→ ASSIGNMENT: Render every entry verbatim.

————

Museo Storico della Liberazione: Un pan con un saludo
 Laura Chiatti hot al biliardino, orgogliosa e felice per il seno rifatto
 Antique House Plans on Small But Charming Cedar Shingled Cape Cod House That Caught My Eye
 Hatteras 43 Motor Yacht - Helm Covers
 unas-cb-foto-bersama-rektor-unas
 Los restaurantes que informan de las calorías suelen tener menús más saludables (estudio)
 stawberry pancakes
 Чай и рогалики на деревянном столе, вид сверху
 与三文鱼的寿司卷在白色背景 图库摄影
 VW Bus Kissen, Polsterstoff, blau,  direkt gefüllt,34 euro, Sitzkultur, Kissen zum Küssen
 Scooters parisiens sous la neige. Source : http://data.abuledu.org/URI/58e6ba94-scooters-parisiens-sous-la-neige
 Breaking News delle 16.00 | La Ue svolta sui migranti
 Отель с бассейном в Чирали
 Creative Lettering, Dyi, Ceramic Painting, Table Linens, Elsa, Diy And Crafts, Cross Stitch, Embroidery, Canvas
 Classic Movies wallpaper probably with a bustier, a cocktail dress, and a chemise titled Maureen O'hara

————

→ TASK OUTPUT:
Museo Storico della Liberazione: Un pan con un saludo
 Laura Chiatti hot al biliardino, orgogliosa e felice per il seno rifatto
 Antique House Plans on Small But Charming Cedar Shingled Cape Cod House That Caught My Eye
 Hatteras 43 Motor Yacht - Helm Covers
 unas-cb-foto-bersama-rektor-unas
 Los restaurantes que informan de las calorías suelen tener menús más saludables (estudio)
 stawberry pancakes
 Чай и рогалики на деревянном столе, вид сверху
 与三文鱼的寿司卷在白色背景 图库摄影
 VW Bus Kissen, Polsterstoff, blau,  direkt gefüllt,34 euro, Sitzkultur, Kissen zum Küssen
 Scooters parisiens sous la neige. Source : http://data.abuledu.org/URI/58e6ba94-scooters-parisiens-sous-la-neige
 Breaking News delle 16.00 | La Ue svolta sui migranti
 Отель с бассейном в Чирали
 Creative Lettering, Dyi, Ceramic Painting, Table Linens, Elsa, Diy And Crafts, Cross Stitch, Embroidery, Canvas
 Classic Movies wallpaper probably with a bustier, a cocktail dress, and a chemise titled Maureen O'hara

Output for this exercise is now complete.